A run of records

┌──

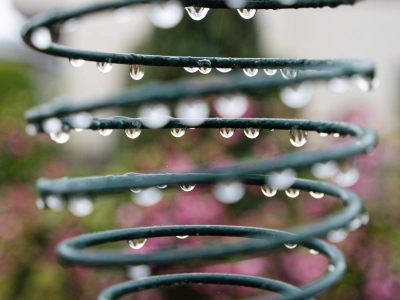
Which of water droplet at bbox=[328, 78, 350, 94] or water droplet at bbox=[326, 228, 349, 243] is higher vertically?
water droplet at bbox=[328, 78, 350, 94]

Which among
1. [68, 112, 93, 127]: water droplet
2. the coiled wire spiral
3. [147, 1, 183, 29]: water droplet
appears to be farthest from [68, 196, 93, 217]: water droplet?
[147, 1, 183, 29]: water droplet

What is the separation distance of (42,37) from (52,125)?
17 cm

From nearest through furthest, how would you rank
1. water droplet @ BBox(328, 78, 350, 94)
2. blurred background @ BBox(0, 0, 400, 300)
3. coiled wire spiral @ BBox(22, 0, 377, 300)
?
1. coiled wire spiral @ BBox(22, 0, 377, 300)
2. water droplet @ BBox(328, 78, 350, 94)
3. blurred background @ BBox(0, 0, 400, 300)

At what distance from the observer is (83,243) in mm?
835

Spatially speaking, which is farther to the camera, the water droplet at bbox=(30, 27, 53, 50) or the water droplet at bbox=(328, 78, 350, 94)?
the water droplet at bbox=(30, 27, 53, 50)

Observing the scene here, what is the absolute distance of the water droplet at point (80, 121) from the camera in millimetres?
825

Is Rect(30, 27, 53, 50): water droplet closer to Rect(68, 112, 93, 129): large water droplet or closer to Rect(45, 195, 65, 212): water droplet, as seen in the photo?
Rect(68, 112, 93, 129): large water droplet

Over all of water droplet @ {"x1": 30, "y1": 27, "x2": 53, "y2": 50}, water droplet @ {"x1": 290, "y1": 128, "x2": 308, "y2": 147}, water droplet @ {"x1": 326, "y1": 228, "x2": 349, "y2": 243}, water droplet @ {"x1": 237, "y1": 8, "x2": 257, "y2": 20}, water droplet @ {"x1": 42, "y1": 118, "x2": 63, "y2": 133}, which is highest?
water droplet @ {"x1": 30, "y1": 27, "x2": 53, "y2": 50}

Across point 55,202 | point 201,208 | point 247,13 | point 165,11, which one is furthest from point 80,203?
point 201,208

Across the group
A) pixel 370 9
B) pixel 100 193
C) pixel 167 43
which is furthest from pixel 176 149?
pixel 370 9

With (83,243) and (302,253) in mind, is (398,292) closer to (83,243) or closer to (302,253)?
(302,253)

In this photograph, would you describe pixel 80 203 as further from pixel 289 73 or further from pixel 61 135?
pixel 289 73

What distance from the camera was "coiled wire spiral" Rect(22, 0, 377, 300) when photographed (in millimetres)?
615

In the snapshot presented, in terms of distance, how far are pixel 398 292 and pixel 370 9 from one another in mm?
9674
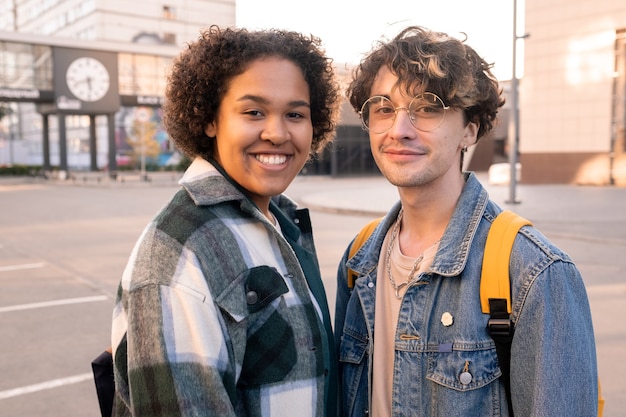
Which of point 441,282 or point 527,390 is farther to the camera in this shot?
point 441,282

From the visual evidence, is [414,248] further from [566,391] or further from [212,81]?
[212,81]

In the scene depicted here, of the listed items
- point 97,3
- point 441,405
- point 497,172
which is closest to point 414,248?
point 441,405

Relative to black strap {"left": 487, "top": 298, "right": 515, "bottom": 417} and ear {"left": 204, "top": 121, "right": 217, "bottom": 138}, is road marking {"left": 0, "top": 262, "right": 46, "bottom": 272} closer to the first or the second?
ear {"left": 204, "top": 121, "right": 217, "bottom": 138}

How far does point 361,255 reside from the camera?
2.21 meters

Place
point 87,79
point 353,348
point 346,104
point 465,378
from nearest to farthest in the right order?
point 465,378 < point 353,348 < point 346,104 < point 87,79

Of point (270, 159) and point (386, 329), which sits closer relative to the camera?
point (270, 159)

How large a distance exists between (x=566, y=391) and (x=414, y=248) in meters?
0.70

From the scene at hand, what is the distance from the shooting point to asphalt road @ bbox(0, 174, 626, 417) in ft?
14.4

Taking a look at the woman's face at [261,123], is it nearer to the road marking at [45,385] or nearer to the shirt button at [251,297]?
the shirt button at [251,297]

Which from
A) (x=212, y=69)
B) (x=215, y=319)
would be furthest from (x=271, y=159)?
(x=215, y=319)

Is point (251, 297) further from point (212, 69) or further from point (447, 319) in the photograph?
point (212, 69)

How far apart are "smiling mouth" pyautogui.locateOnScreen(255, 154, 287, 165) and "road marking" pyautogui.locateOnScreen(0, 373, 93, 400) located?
3484 millimetres

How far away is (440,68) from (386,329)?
36.8 inches

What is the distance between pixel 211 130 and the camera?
1.93 m
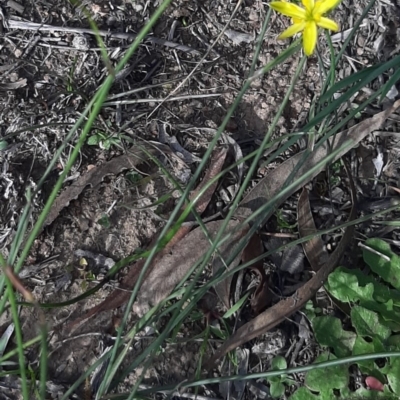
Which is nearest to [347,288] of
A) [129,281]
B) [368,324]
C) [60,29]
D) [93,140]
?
[368,324]

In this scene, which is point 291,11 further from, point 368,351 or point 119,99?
point 368,351

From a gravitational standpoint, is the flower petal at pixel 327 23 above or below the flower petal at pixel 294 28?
above

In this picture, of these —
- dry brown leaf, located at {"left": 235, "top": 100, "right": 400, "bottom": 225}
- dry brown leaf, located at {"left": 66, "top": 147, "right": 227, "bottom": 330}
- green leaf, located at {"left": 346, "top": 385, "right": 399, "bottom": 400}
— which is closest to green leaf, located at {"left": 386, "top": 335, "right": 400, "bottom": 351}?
green leaf, located at {"left": 346, "top": 385, "right": 399, "bottom": 400}

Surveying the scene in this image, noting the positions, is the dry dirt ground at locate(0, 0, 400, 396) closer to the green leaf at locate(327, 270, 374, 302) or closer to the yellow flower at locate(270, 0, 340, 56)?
the green leaf at locate(327, 270, 374, 302)

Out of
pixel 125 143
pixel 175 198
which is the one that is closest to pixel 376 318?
pixel 175 198

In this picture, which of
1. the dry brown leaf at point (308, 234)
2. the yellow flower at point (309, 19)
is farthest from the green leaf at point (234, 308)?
the yellow flower at point (309, 19)

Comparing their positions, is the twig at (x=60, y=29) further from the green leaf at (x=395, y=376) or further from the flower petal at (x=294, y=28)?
the green leaf at (x=395, y=376)

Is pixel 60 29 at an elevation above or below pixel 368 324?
above
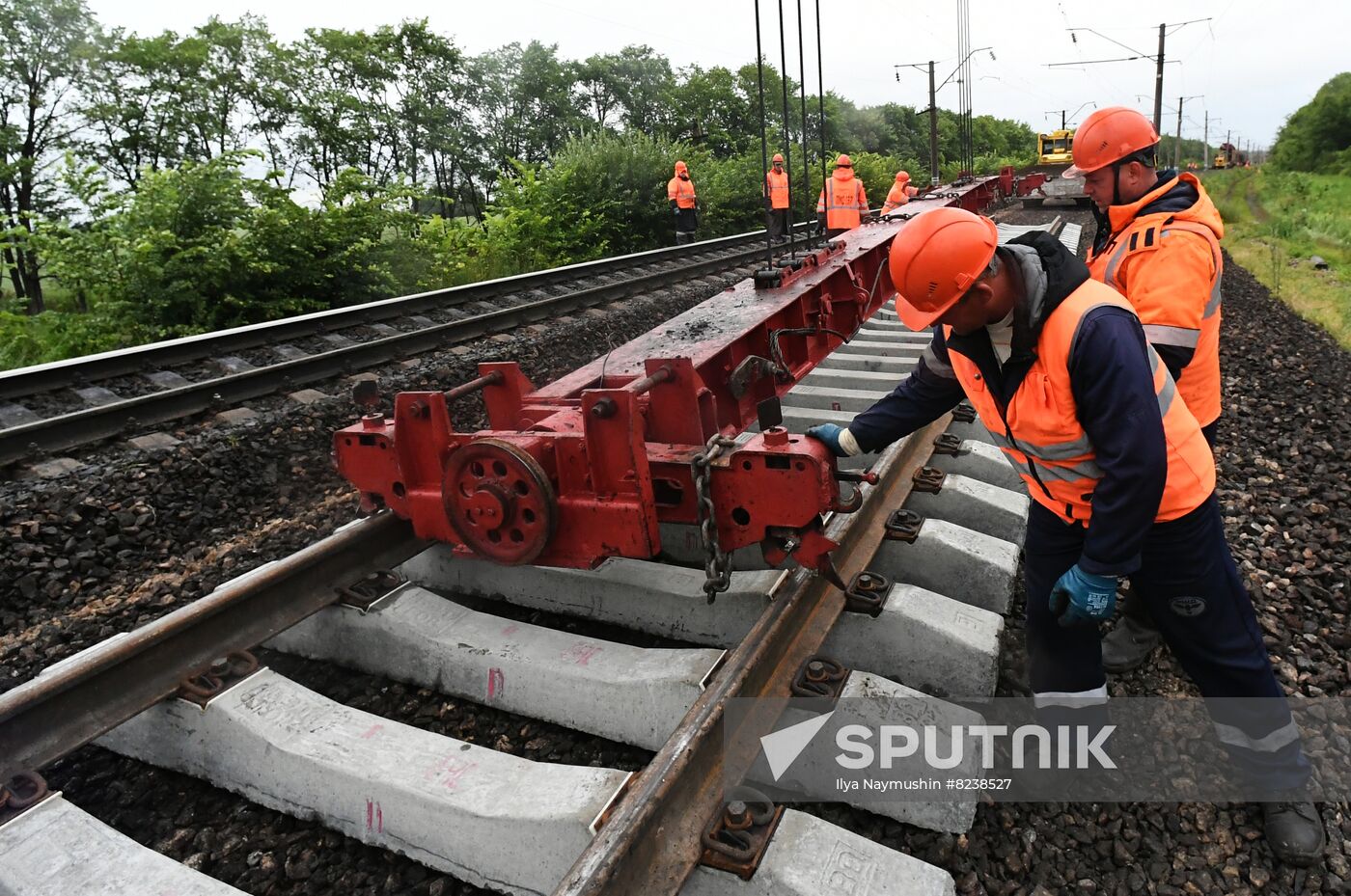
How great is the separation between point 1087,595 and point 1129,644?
1.02m

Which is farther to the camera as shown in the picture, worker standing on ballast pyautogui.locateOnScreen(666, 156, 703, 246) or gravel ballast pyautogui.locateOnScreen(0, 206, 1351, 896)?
worker standing on ballast pyautogui.locateOnScreen(666, 156, 703, 246)

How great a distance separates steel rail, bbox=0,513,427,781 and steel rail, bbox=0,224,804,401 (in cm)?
415

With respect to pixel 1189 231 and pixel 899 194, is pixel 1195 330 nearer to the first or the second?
pixel 1189 231

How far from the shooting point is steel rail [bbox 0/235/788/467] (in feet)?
15.9

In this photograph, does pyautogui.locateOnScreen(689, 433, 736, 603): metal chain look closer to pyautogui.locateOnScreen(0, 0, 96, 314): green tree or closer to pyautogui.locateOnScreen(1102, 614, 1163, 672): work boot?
pyautogui.locateOnScreen(1102, 614, 1163, 672): work boot

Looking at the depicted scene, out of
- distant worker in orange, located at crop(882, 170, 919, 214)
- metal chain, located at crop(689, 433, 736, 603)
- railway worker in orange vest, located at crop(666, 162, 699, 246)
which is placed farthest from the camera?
railway worker in orange vest, located at crop(666, 162, 699, 246)

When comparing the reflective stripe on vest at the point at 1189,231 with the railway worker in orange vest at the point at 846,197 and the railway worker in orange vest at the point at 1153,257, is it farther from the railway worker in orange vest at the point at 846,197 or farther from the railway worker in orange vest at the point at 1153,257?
the railway worker in orange vest at the point at 846,197

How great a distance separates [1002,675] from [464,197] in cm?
3864

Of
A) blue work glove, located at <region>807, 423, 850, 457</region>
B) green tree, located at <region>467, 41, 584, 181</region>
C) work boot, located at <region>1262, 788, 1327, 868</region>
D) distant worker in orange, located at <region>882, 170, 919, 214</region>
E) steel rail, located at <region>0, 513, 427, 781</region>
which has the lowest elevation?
work boot, located at <region>1262, 788, 1327, 868</region>

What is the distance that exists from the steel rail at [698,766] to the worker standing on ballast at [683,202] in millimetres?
14312

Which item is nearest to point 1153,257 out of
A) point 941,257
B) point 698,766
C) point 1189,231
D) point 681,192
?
point 1189,231

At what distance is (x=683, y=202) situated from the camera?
645 inches

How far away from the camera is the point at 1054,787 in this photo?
225 centimetres

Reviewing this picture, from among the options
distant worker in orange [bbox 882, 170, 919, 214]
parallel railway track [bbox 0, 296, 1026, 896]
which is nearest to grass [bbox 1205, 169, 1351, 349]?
distant worker in orange [bbox 882, 170, 919, 214]
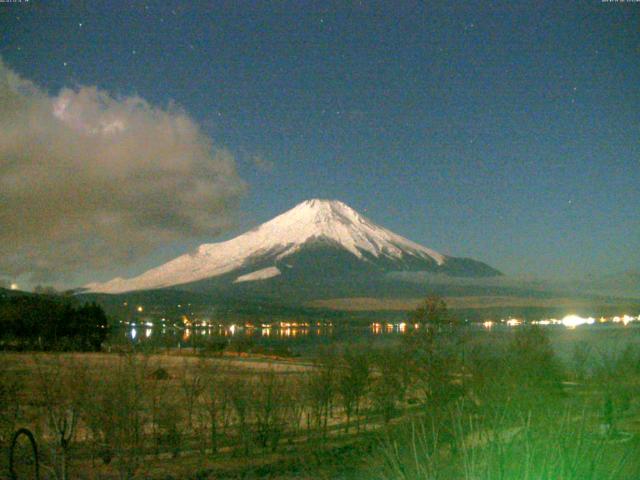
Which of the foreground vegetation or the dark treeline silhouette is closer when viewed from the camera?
the foreground vegetation

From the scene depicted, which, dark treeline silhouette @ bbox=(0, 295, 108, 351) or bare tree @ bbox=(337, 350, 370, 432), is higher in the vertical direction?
dark treeline silhouette @ bbox=(0, 295, 108, 351)

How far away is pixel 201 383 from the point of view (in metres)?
22.3

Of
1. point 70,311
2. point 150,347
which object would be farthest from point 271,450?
point 70,311

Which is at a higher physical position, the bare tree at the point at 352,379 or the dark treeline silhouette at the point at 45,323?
the dark treeline silhouette at the point at 45,323

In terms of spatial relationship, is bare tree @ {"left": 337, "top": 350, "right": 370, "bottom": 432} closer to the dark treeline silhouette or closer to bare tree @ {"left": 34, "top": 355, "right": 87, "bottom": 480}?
bare tree @ {"left": 34, "top": 355, "right": 87, "bottom": 480}

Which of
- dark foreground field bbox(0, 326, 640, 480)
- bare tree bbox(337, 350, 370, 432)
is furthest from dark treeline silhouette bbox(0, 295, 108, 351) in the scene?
dark foreground field bbox(0, 326, 640, 480)

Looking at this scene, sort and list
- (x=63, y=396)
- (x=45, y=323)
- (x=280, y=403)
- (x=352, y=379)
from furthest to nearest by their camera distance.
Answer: (x=45, y=323)
(x=352, y=379)
(x=280, y=403)
(x=63, y=396)

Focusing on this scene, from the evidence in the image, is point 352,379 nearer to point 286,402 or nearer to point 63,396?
point 286,402

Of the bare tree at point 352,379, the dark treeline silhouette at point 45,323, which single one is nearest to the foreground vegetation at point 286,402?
the bare tree at point 352,379

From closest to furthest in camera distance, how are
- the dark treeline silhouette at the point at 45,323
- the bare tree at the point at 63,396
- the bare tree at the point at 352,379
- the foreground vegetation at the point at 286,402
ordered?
the foreground vegetation at the point at 286,402, the bare tree at the point at 63,396, the bare tree at the point at 352,379, the dark treeline silhouette at the point at 45,323

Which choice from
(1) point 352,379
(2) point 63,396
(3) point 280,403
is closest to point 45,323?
(1) point 352,379

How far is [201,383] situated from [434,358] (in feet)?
24.5

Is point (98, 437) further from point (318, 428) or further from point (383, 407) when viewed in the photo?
point (383, 407)

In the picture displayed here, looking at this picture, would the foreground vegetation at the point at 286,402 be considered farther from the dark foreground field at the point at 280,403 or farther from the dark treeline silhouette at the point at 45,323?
the dark treeline silhouette at the point at 45,323
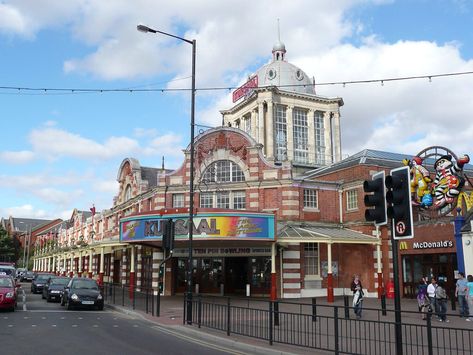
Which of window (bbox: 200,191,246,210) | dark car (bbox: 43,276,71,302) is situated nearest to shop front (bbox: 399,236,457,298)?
window (bbox: 200,191,246,210)

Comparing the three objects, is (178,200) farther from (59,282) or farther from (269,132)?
(269,132)

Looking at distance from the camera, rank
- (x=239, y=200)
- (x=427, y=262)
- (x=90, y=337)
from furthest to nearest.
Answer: (x=239, y=200)
(x=427, y=262)
(x=90, y=337)

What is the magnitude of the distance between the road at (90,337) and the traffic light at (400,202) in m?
4.95

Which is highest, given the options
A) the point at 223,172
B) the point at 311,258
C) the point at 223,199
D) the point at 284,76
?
the point at 284,76

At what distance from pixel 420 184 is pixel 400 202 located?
20549mm

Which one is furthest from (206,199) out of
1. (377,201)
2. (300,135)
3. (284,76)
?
(284,76)

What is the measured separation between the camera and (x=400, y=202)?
9.13m

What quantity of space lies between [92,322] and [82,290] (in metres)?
5.54

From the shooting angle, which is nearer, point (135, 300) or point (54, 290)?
point (135, 300)

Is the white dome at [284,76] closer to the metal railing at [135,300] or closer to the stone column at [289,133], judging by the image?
the stone column at [289,133]

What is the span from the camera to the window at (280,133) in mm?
51106

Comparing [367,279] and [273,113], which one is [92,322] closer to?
[367,279]

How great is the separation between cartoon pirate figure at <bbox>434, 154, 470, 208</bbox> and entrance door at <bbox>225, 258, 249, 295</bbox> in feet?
40.1

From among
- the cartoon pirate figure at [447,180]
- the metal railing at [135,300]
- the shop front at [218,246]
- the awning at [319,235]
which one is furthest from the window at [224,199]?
the cartoon pirate figure at [447,180]
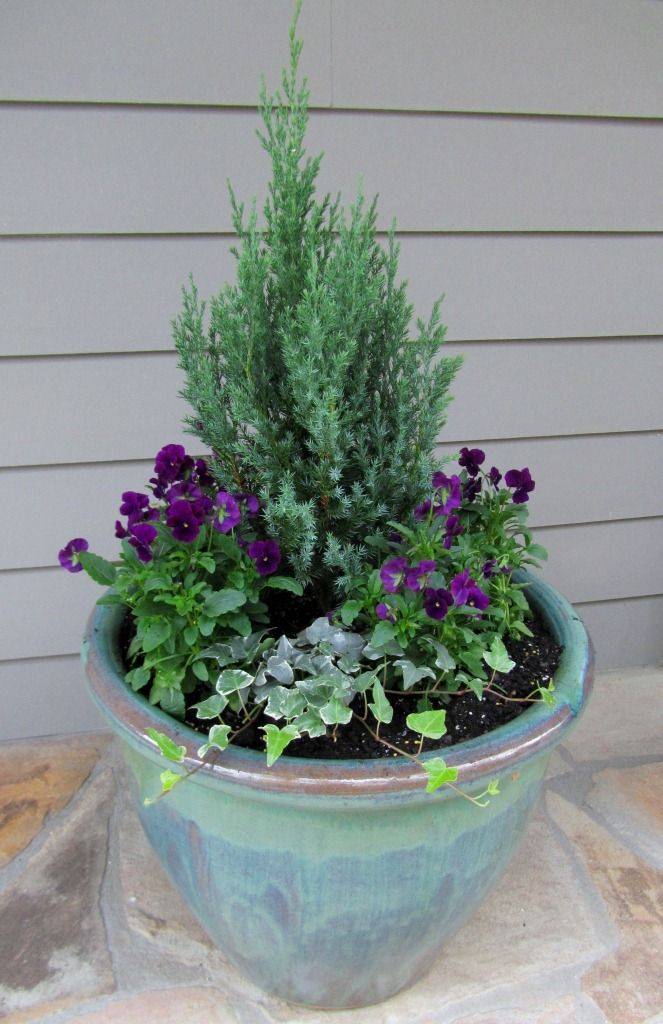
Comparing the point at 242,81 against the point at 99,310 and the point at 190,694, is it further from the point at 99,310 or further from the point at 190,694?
the point at 190,694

└──

Leaving out every picture, copy exactly the lines from the one that contains "From the shooting angle, which" through the end of the entries above.

-- Correct response --
From the shooting angle, which is nearer, point (135, 300) or point (54, 290)?
point (135, 300)

Is the white dome at [284,76] closer to the metal railing at [135,300] or closer to the stone column at [289,133], judging by the image?
the stone column at [289,133]

What is the span from the camera to the window at (280,133) in mm?
51106

Comparing [367,279] and [273,113], which one is [92,322] closer to?
[367,279]

How great is the separation between cartoon pirate figure at <bbox>434, 154, 470, 208</bbox> and entrance door at <bbox>225, 258, 249, 295</bbox> in feet?
40.1

From among
- the cartoon pirate figure at [447,180]
- the metal railing at [135,300]
- the shop front at [218,246]
- the awning at [319,235]
which one is furthest from the window at [224,199]?
the cartoon pirate figure at [447,180]
Comparing the point at 242,81 against the point at 99,310 and the point at 190,694, is it further from the point at 99,310 or further from the point at 190,694?
the point at 190,694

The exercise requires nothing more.